On 19/04/2023 00:55, Sagar.Biradar@xxxxxxxxxxxxx wrote:
[I'm with Jon: your email style makes digging information out of the emails very hard, which is why I only quote this section] On Mon, 2023-04-10 at 21:17 +0000,Sagar.Biradar@xxxxxxxxxxxxx wrote:
I stopped replying as this wasn't fixed... and still isn't :((
***blk-mq already does what you want here, including handling for the
case I mention above. It maintains a CPU -> HW queue mapping, and
using a reply map in the LLD is the old way of doing this.
We also tried implementing the blk-mq mechanism in the driver and we
saw command timeouts.
The firmware has limitation of fixed number of queues per vector and
the blk-mq changes would saturate that limit.
That answers the possible command timeout.
Could we have more details on this, please? The problem is that this is a very fragile area of the kernel, so you rolling your own special snowflake implementation in the driver is going to be an ongoing maintenance problem (and the fact that you need this at all indicates you have long tail customers who will be around for a while yet). If the only issue is limiting the number of queues per vector, we can look at getting the block layer to do that. Although I was under the impression that you can do it yourself with the ->map_queues() callback. Can you say a bit about why this didn't work?
[Sagar Biradar]
Thank you for your response.
We did venture trying into something like what you pointed to.
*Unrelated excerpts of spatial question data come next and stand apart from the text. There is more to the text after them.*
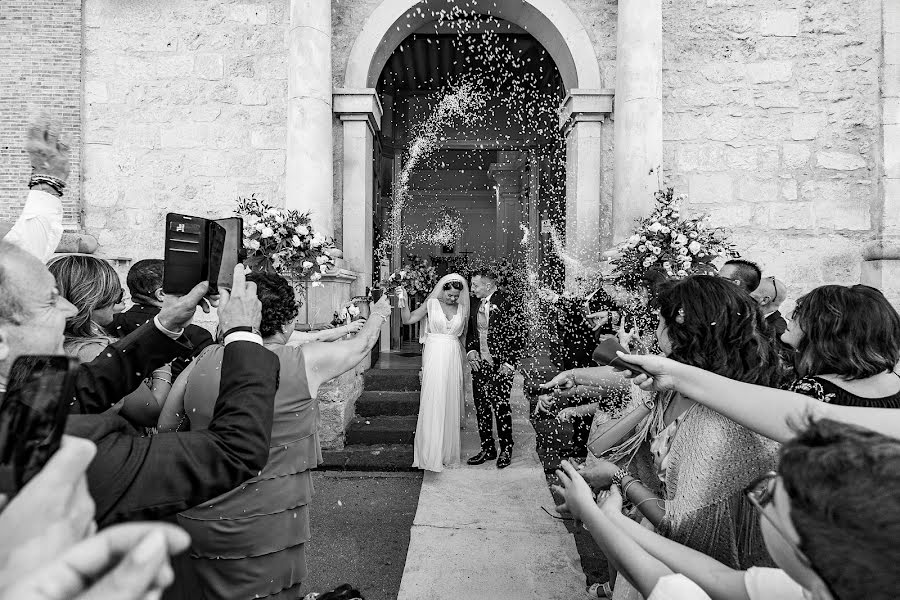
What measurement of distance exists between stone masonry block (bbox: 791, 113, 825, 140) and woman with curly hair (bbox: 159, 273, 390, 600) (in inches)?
266

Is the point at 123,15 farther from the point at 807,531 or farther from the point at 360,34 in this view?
the point at 807,531

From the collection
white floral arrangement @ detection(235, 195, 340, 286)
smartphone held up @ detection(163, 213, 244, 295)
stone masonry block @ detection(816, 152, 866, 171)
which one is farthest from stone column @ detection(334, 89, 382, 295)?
stone masonry block @ detection(816, 152, 866, 171)

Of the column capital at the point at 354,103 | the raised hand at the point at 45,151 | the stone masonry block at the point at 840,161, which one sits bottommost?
the raised hand at the point at 45,151

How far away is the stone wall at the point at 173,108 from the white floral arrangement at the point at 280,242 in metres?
1.72

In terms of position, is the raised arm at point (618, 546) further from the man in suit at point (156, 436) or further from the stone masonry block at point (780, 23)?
the stone masonry block at point (780, 23)

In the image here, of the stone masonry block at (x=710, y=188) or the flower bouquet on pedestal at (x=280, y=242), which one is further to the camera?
the stone masonry block at (x=710, y=188)

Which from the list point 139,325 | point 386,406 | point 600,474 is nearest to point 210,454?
point 600,474

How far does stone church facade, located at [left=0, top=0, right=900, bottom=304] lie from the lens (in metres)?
6.68

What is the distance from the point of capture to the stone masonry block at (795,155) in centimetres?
679

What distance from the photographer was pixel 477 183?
19.4m

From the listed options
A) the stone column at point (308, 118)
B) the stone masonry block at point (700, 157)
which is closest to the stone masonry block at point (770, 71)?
the stone masonry block at point (700, 157)

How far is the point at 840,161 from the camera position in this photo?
267 inches

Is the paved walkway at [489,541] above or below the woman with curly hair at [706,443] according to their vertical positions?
below

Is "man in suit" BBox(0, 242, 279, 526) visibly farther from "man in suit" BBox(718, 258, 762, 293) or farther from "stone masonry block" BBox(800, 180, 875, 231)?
"stone masonry block" BBox(800, 180, 875, 231)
We mapped the hardware queues, and we still see command timeout. This change doesn’t work for us at this stage.
Also, we observed that the load is not balanced across all the CPUs.
I am pasting the code snippets for better understanding.
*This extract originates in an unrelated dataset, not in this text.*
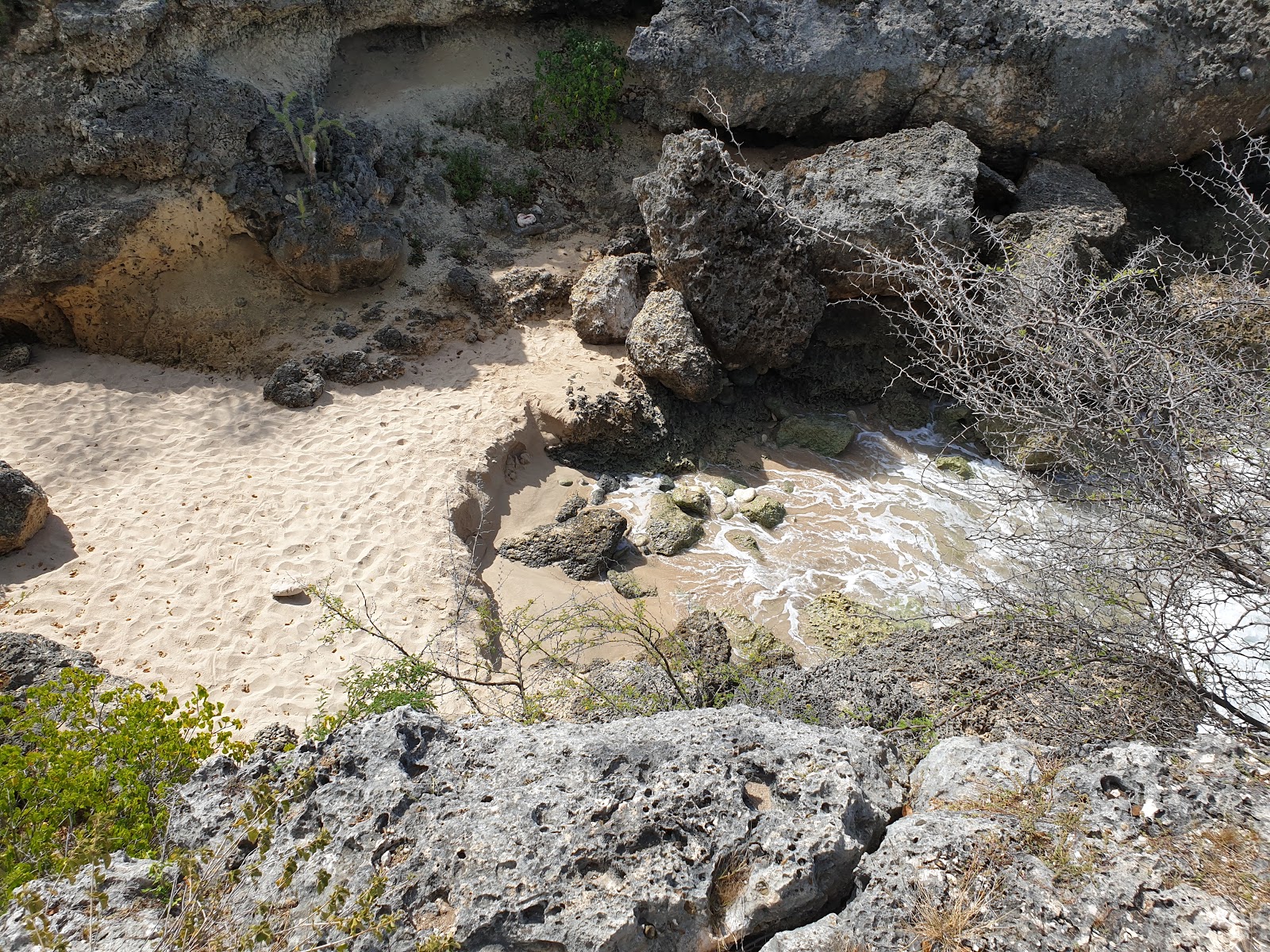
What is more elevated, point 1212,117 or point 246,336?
point 1212,117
During the probe, we assigned the hardware queues.
shost->nr_hw_queues = shost->can_queue; //inside aac_probe_one().
That is wrong - .can_queue is the number of IOs which the scsi host may
be sent at any given time, while .nr_hw_queues should be the number of
MSI(X) vectors returned from pci_alloc_vectors()
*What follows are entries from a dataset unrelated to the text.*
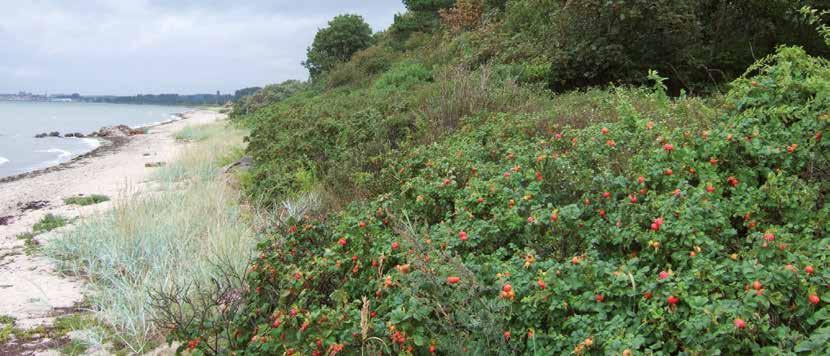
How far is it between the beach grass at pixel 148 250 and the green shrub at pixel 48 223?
120 centimetres

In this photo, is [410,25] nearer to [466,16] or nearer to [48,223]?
[466,16]

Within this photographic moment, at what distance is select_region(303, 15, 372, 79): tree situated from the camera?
42531 millimetres

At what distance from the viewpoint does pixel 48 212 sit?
29.9 ft

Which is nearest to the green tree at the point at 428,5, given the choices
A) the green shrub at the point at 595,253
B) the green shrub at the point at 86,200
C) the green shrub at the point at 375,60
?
the green shrub at the point at 375,60

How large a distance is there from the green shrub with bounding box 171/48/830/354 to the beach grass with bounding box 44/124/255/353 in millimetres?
1091

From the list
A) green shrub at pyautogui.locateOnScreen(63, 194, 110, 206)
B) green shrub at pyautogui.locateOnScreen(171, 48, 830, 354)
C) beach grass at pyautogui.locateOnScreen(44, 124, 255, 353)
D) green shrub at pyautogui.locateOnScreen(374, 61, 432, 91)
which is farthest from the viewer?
green shrub at pyautogui.locateOnScreen(374, 61, 432, 91)

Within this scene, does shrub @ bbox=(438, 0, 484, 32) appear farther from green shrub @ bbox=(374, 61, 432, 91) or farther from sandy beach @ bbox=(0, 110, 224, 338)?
sandy beach @ bbox=(0, 110, 224, 338)

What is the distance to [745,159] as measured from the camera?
11.5 ft

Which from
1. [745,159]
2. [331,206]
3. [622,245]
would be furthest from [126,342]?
[745,159]

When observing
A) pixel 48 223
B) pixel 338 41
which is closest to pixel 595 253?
pixel 48 223

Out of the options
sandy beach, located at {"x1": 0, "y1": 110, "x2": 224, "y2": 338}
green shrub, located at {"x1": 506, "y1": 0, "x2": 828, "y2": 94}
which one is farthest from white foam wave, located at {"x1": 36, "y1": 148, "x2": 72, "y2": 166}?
green shrub, located at {"x1": 506, "y1": 0, "x2": 828, "y2": 94}

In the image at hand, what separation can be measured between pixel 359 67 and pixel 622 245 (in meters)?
23.3

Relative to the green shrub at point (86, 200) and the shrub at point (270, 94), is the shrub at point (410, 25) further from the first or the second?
the green shrub at point (86, 200)

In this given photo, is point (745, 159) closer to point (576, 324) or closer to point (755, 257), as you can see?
point (755, 257)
You should also set shost->host_tagset = 1.
Since the driver has reserved commands, the .can_queue should be reduced
by the amount of reserved commands and the driver needs to manually
choose which HW queue to send those reserved commands on - see example
in other driver here:
https://git.kernel.org/pub/scm/linux/kernel/git/torvalds/linux.git/tree/drivers/scsi/hisi_sas/hisi_sas_main.c?h=v6.3-rc7#n523
JFYI, We have tried to add reserved command support to SCSI ML, but it
still has not been finished - see
https://lore.kernel.org/linux-scsi/20211125151048.103910-1-hare@xxxxxxx/
We also wrote a new routine "blk_mq_pci_map_queues" (mapped to .map_queues in scsi_host_template).
static void aac_map_queues(struct Scsi_Host *shost)
{
struct aac_dev *aac = (struct aac_dev *)shost->hostdata;
blk_mq_pci_map_queues(&shost->tag_set.map[HCTX_TYPE_DEFAULT],
aac->pdev, 0);
}
This looks ok.
With the above changes, we see command timeouts in the firmware space and the commands never return to the driver.
This may need some changes in the firmware, but the firmware changes are restricted (since this is EOL product).
Also, we saw that the load was entirely upon one CPU and it was not balanced across other CPUs.
We have had this reply_queue mechanism (patch) in our Out Of Box driver (OOB) for more than three years.
We(vendors/customers included) have not observed any issues.